25 września 2014

[Top 5 książek dla 2,5-latka] - Albert

"To jest Albert Albertson, lat cztery". Albert mieszka z tatą, chodzi do przedszkola i jest podobny do wielu innych dzieci. W naszym domu Albert pojawił się niedawno, ale od samego początku podbił serce Młodej. I wygląda na to, że będzie to uczucie, które przetrwa dłuuugo. Podejrzewam, że jeśli podobne zestawienie hitowych książek będę robić za rok, to nie będzie już w nim miejsca dla Małego Misia czy Elmera, ale Albert powróci w chwale.

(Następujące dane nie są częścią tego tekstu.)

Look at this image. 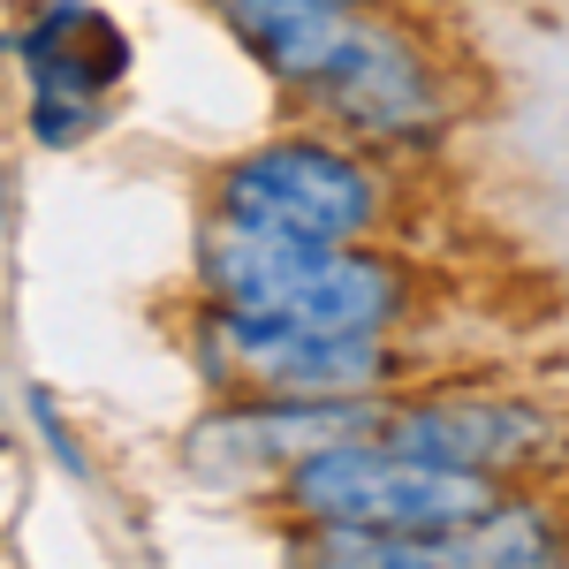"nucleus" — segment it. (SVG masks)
<instances>
[{"instance_id":"obj_1","label":"nucleus","mask_w":569,"mask_h":569,"mask_svg":"<svg viewBox=\"0 0 569 569\" xmlns=\"http://www.w3.org/2000/svg\"><path fill=\"white\" fill-rule=\"evenodd\" d=\"M206 289L220 311L251 319H297L335 335H380L402 311V273L388 259H365L350 243H305V236H259L213 220L206 236Z\"/></svg>"},{"instance_id":"obj_2","label":"nucleus","mask_w":569,"mask_h":569,"mask_svg":"<svg viewBox=\"0 0 569 569\" xmlns=\"http://www.w3.org/2000/svg\"><path fill=\"white\" fill-rule=\"evenodd\" d=\"M289 501L311 525H350V531H456L479 525L493 501L486 471H448L426 456H402L395 440H335L289 471Z\"/></svg>"},{"instance_id":"obj_3","label":"nucleus","mask_w":569,"mask_h":569,"mask_svg":"<svg viewBox=\"0 0 569 569\" xmlns=\"http://www.w3.org/2000/svg\"><path fill=\"white\" fill-rule=\"evenodd\" d=\"M380 213L372 176L335 144H266L220 176V220L305 243H357Z\"/></svg>"},{"instance_id":"obj_4","label":"nucleus","mask_w":569,"mask_h":569,"mask_svg":"<svg viewBox=\"0 0 569 569\" xmlns=\"http://www.w3.org/2000/svg\"><path fill=\"white\" fill-rule=\"evenodd\" d=\"M206 365L228 388L259 395H365L388 372V350H380V335H335V327H297V319L220 311L206 327Z\"/></svg>"},{"instance_id":"obj_5","label":"nucleus","mask_w":569,"mask_h":569,"mask_svg":"<svg viewBox=\"0 0 569 569\" xmlns=\"http://www.w3.org/2000/svg\"><path fill=\"white\" fill-rule=\"evenodd\" d=\"M388 433V418L365 395H297V402H236L190 433V463L198 471H297L305 456L335 448V440H372Z\"/></svg>"},{"instance_id":"obj_6","label":"nucleus","mask_w":569,"mask_h":569,"mask_svg":"<svg viewBox=\"0 0 569 569\" xmlns=\"http://www.w3.org/2000/svg\"><path fill=\"white\" fill-rule=\"evenodd\" d=\"M16 53L31 61V99H39L31 130H39L46 144H69L77 122H91V99L130 69L122 31H114L99 8H84V0H53V8H39L31 31L16 39Z\"/></svg>"},{"instance_id":"obj_7","label":"nucleus","mask_w":569,"mask_h":569,"mask_svg":"<svg viewBox=\"0 0 569 569\" xmlns=\"http://www.w3.org/2000/svg\"><path fill=\"white\" fill-rule=\"evenodd\" d=\"M402 456H426V463H448V471H509L525 463L531 448L547 440V418L531 402H493V395H440L426 410H402L388 418V433Z\"/></svg>"},{"instance_id":"obj_8","label":"nucleus","mask_w":569,"mask_h":569,"mask_svg":"<svg viewBox=\"0 0 569 569\" xmlns=\"http://www.w3.org/2000/svg\"><path fill=\"white\" fill-rule=\"evenodd\" d=\"M31 418H39V433L53 440V456H61L69 471H84V456H77V440L61 433V418H53V402H46V395H31Z\"/></svg>"}]
</instances>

Co takiego jest w tych książkach? Powiedziałabym, że są po prostu normalne. Tak jak i Albert. Zwykły chłopiec, przeżywający takie same rozterki i mający takie same problemy jak inne dzieci. Trzeba iść spać, trzeba rano zdążyć do przedszkola, starsi kuzyni nie chcą się z nim bawić.


Nasza przygoda z Albertem dopiero się rozpoczyna, wybieram na razie dla Młodej te książki, w których Albert ma cztery-pięć lat, ale są też takie, w których ma już lat sześć i zaczyna szkołę. Jest to więc pozycja również dla starszaków.



Ja uwielbiam "Alberty" za ilustracje. Inne, charakterystyczne, nieco może staroświeckie (w Szwecji pierwsze książki o Albercie ukazały się w latach siedemdziesiątych). Piękne! Cała seria liczy ponad 20 pozycji, wydawnictwo Zakamarki wydało do tej pory dziesięć, także jeszcze długo będzie co czytać.


Czy te książki mają jakieś wady? Może jedną... Fajkę, którą pali tata Alberta. A już zwłaszcza jak pali ją, czytając jednocześnie synowi książkę na dobranoc... Młoda nie zwróciła jeszcze na tę fajkę uwagi, ale mój rodzicielski zmysł mocno się buntuje za każdym razem, kiedy fajka się pojawia. No cóż, nawet najlepsi rodzice mają swoje nałogi ;).